Osdf optimization by atripathy86 · Pull Request #332 · HewlettPackard/cmf

atripathy86 · 2026-03-13T23:32:25Z

Related Issues / Pull Requests

Improve Handling of OSDF pulls. Debug why pulls from caches fail occasionally.

Description

Switches OSDF downloads from in-memory (response.content) to streaming (iter_content) with inline MD5 computation, avoiding large memory allocations for big files.
Add --debug flag to cmf artifact pull for OSDF download diagnostics CLI flag prints per-file debug info during OSDF artifact pulls, the cache URL actually attempted, file size, download time, and rate (KB/s or MB/s).
Resolves the actual cache server URL upfront via a HEAD request (following redirects, mirroring curl -L --head -w "%{url_effective}"), then retries the resolved URL up to 3 times before falling back to origin.
Origin downloads also retry up to 3 times.
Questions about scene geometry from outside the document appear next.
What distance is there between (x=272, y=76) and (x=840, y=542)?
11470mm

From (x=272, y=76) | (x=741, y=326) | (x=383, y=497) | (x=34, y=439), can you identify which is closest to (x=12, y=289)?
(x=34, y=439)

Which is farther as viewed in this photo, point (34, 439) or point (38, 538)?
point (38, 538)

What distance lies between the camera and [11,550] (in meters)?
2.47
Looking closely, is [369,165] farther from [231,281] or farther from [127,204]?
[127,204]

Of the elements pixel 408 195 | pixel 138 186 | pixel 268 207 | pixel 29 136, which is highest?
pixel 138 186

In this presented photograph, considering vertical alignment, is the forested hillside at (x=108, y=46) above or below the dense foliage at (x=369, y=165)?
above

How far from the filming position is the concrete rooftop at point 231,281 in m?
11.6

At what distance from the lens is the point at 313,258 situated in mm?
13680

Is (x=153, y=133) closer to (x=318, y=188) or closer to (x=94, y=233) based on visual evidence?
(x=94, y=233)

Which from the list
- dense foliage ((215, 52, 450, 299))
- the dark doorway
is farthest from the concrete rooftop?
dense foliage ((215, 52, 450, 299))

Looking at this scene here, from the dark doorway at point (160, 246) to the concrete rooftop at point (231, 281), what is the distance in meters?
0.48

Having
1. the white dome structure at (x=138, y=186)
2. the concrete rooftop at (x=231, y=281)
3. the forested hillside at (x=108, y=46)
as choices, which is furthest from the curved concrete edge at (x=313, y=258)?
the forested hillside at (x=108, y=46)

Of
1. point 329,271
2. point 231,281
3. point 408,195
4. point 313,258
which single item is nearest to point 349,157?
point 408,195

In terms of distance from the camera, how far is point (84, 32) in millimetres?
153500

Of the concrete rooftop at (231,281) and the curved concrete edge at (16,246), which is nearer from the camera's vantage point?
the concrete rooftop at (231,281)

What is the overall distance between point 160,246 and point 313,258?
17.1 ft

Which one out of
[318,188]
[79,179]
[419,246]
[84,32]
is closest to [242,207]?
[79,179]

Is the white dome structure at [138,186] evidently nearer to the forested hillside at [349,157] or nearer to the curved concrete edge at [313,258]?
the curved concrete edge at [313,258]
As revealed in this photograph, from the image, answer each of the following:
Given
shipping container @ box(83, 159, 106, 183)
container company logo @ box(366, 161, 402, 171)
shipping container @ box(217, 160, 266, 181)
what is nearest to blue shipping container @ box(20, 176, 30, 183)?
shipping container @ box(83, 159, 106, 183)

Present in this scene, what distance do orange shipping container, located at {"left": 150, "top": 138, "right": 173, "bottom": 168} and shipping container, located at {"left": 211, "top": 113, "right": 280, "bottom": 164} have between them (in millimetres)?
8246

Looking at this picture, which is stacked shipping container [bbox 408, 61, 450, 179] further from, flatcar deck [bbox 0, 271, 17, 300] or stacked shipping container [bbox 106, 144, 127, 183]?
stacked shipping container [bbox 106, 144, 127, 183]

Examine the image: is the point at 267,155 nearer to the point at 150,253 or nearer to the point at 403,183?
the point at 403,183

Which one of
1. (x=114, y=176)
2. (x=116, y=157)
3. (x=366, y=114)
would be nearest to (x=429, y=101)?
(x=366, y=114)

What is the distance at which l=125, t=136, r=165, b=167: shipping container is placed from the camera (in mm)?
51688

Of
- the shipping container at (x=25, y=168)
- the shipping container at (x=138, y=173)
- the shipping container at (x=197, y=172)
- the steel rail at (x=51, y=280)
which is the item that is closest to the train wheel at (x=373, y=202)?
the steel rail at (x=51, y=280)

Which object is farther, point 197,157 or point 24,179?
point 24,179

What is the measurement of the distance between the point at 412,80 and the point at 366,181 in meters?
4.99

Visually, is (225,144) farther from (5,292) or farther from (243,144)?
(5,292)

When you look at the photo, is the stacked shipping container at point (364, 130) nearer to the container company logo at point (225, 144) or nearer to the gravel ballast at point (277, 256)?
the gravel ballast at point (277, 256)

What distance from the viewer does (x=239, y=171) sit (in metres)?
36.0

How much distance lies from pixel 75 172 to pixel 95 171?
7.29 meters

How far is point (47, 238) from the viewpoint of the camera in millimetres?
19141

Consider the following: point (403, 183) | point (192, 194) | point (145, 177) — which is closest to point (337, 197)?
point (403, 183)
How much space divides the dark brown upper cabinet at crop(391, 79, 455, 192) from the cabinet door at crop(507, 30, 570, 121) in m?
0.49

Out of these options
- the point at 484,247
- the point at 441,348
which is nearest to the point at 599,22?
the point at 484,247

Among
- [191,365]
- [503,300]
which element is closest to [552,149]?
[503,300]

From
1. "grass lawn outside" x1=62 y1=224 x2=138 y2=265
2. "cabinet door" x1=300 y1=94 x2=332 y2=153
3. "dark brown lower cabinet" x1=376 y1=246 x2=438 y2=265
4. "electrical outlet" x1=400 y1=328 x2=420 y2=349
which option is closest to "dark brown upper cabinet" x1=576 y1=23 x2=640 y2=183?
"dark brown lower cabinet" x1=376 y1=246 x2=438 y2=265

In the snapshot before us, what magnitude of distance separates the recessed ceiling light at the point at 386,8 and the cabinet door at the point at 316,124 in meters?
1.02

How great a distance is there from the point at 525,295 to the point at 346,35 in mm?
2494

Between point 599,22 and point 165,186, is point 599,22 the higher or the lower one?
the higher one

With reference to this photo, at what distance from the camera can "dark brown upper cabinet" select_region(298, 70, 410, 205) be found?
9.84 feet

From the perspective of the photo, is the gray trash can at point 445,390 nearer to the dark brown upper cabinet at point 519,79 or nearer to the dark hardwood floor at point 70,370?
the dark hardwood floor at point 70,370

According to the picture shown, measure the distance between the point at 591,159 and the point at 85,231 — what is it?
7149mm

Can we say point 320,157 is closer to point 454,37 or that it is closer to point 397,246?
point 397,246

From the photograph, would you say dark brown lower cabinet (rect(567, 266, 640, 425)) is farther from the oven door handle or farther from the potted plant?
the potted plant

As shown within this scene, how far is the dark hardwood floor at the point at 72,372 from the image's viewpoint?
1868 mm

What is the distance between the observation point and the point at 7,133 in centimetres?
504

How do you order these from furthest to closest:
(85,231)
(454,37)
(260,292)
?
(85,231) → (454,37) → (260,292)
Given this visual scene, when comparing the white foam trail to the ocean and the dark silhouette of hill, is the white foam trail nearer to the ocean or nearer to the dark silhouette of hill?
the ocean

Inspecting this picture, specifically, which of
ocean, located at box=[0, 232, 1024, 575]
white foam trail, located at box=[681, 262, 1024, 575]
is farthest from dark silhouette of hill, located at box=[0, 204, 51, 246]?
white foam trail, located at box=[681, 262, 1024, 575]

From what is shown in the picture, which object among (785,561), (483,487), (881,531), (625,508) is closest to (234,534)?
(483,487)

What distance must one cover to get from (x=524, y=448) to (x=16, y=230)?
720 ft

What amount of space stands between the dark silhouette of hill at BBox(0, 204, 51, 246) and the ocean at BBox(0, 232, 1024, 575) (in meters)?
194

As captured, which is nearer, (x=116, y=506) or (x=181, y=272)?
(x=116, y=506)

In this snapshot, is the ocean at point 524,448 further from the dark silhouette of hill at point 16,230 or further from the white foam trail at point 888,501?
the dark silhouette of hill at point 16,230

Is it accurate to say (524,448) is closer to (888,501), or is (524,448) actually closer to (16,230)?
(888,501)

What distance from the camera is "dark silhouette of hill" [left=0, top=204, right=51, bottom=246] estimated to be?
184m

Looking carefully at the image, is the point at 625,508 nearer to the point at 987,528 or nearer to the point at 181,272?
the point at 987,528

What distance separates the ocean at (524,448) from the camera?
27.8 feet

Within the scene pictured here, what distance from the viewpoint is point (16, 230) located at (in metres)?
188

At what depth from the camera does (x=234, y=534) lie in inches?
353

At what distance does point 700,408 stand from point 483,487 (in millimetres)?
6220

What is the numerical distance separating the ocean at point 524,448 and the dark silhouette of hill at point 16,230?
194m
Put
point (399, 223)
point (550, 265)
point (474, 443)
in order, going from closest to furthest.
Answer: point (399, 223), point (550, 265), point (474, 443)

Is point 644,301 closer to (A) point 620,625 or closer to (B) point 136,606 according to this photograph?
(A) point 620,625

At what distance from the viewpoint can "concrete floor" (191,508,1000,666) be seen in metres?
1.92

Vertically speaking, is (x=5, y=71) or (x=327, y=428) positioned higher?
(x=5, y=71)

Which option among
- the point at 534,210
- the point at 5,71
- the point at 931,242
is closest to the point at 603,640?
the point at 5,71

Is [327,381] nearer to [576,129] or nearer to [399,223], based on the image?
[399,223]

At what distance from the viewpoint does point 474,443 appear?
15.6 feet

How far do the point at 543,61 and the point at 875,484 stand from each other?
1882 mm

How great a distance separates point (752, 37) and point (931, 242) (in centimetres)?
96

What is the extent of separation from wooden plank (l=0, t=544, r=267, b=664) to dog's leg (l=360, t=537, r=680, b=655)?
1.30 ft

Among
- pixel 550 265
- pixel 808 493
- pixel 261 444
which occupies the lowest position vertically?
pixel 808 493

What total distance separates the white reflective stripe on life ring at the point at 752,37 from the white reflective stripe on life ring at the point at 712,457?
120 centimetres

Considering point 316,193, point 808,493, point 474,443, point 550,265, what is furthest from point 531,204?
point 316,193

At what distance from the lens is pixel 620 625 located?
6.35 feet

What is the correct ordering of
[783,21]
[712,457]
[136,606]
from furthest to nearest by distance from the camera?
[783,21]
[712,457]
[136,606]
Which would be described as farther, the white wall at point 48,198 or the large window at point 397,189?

Logs per-attempt failures with attempt number.
In --debug mode, prints the resolved cache URL and per-attempt failure details.
Also surfaces the HTTP-resolved URL on successful downloads when it differs from the requested URL.

What changes are proposed in this pull request?

Bug fix (non-breaking change which fixes an issue).
New feature (non-breaking change which adds functionality).
Breaking change (fix or feature that would cause existing functionality to not work as expected; for instance,
examples in this repository need to be updated too).
This change requires a documentation update.

Checklist:

My code follows the style guidelines of this project (PEP-8 with Google-style docstrings).
My code modifies existing public API, or introduces new public API, and I updated or wrote docstrings that
uses Google-style formatting and any other formatting that is supported by mkdocs and plugins this project
uses.
I have commented my code.
My code requires documentation updates, and I have made corresponding changes to the documentation
I have added tests that prove my fix is effective or that my feature works.
[] New and existing unit tests pass locally with my changes.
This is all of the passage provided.